A brick made at Gunston Hall.
Mason on Bricks
I wou’d advise you to have your Cellars quite up to the Water-Table laid wth. Sound Bricks; Salmon Bricks* are very apt to moulder in a Cellar when there is any Dampness, wh. few are without: it is usual with workmen to stowaway their bad Bricks in the Cellars, not because they will last better there than in the other parts of the Building, but because they are more out of Sight. Salmon Bricks may do very well for Inside-work above the Water-table, & in the Breasts & bulky parts of Chimney.

Mason on Mortar
When I built my House I was at some pains to measure all the Lime & Sand as my Mortar was made up, & always had two Beds, one for outside-Work 2/3ds. Lime & 1/3d. Sand, the other equal parts of Lime & Sand for Inside-work—it is easily measured in any old Tub or Barrel, & there is no other way to be sure of having your mortar good without Waste, & the different parts of yr. Building equally strong.


The sturdy brickwork at Gunston Hall, showing the flemish bond and the water table

Mason on Sand
If you have any good pit-sand, out of your Cellars or Well, it will make your mortar much tougher & stronger than it will be wth. other sand , & in that Case the proportion of Lime may be something less. Next to pit sand the River Shoar Sand on fresh Water is best, & the Sand in the Roads worst of all; as being very foul & full of Dust.

Mason on Pest Control
I wou’d by no means put any Clay or Loam in any of the Mortar; in the first place the Mortar is not near so strong, & besides from its being of a more soft & crumbly Nature, it is very appt to nourish & harbor those pernicious little Vermin the Cockroaches, who can’t so easily penetrate into the strong harsh Mortar made wth. Lime & Sand only; & this I assure you is no slight Consideration; for I have seen some brick Houses so infested wth. these Devils that a Man had better lived in a Barne than in one of them.

Mason on Hair 
I send you all the Hair I have except a little I kept in Case we shou’d have any small Job to do. Melford tells me there is 18 Bushels of it. [Presumably horsehair, destined for use in reinforcing the plaster used on interior walls. Eighteen bushels seems like a paltry amount, as in a 1787 letter to George Mason, Junior, the elder Mason advises him to obtain “about 150 Bushells; but you had better get a good deal more, as there will be 50, or 60 Bushels wanted for yr. Brother Thomson.”]
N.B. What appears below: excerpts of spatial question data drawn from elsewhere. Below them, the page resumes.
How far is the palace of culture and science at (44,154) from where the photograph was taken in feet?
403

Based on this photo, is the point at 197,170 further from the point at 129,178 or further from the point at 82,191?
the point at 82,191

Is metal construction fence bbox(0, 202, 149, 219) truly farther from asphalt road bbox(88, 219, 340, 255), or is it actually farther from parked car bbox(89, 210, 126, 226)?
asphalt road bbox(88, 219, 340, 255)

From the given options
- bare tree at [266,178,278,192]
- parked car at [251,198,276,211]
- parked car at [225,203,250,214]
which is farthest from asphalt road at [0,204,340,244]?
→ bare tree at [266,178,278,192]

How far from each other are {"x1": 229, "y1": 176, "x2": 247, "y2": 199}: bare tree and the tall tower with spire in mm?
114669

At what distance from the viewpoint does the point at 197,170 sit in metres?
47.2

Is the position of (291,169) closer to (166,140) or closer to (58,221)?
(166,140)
Alexander Henderson was born in Glasgow, Scotland. In 1756, he immigrated to Virginia and settled in Colchester, Virginia, becoming a neighbor and eventually friend of George Mason.

Bricks in an 18th century slave quarter at Boone's Plantation, SC.
Henderson served in the Virginia militia during the American Revolution. He represented Fairfax County in the Virginia House of Delegates 1783–1784 and Prince William County 1789–1790. With George Mason, he was a delegate to the Mount Vernon Conference in 1785 which led to the Constitutional Convention of 1787. He also served as a vestryman at Pohick Church and a magistrate of Fairfax and Prince William Counties.
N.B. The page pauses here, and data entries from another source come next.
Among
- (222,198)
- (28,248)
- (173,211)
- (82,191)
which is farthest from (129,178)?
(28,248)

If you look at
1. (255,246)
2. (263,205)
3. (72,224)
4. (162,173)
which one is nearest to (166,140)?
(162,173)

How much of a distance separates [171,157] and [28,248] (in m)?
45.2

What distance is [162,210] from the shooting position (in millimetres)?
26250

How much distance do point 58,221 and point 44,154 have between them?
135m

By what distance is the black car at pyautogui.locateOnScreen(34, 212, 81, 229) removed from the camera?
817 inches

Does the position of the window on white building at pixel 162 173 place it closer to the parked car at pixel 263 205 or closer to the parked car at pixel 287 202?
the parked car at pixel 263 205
In 1787, Henderson moved to Dumfries, Virginia, where his home still stands, presumably because he followed George Mason’s advice on bricks and mortar. In Dumfries, Henderson opened a store with additional outlets eventually opening in Colchester, Occoquan, and Alexandria. This led to Alexander Henderson becoming known at the “father of the American chain store.”
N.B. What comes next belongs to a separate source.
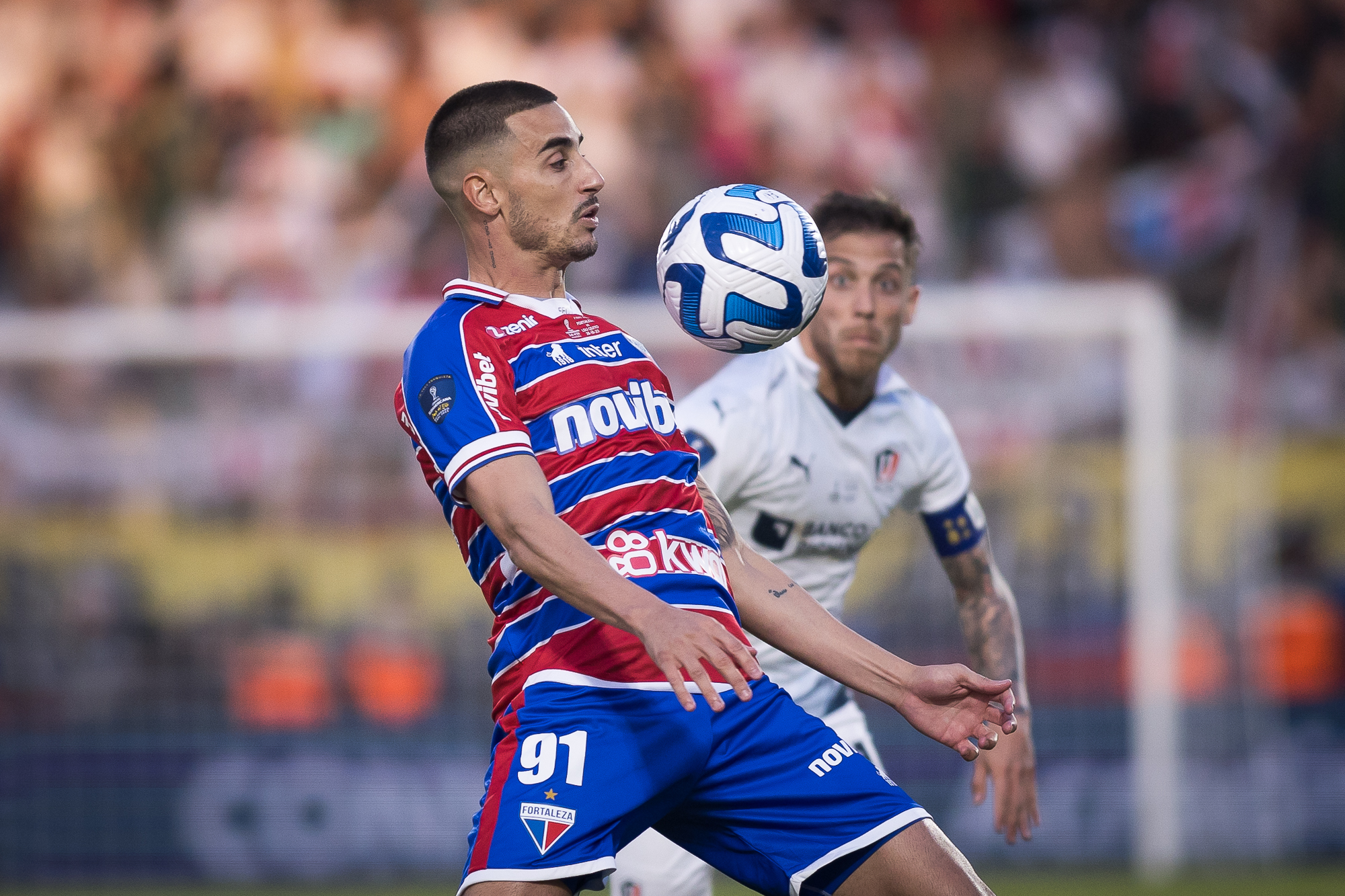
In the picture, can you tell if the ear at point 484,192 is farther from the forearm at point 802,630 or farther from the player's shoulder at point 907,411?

Besides giving birth to the chain store concept, Henderson was the father of Archibald Henderson, the longest-serving Commandant of the United States Marine Corps, who served from 1820 to 1859.

In his will, George Mason appoints Alexander Henderson as one of the five “good friends” directed to help divide his estate after his death. The other members of that committee were “the Revd. Mr. James Scott, the Revd. Mr. Lee Massey, Mr. John West Junr. [and] Colo. George Washington.” 


salmon brick* A soft, imperfectly fired brick having a reddish-orange color.

Sources  
Rutland, Robert A., ed. The Papers of George Mason 1725-1792. Chapel Hill: U of North Carolina, 1970.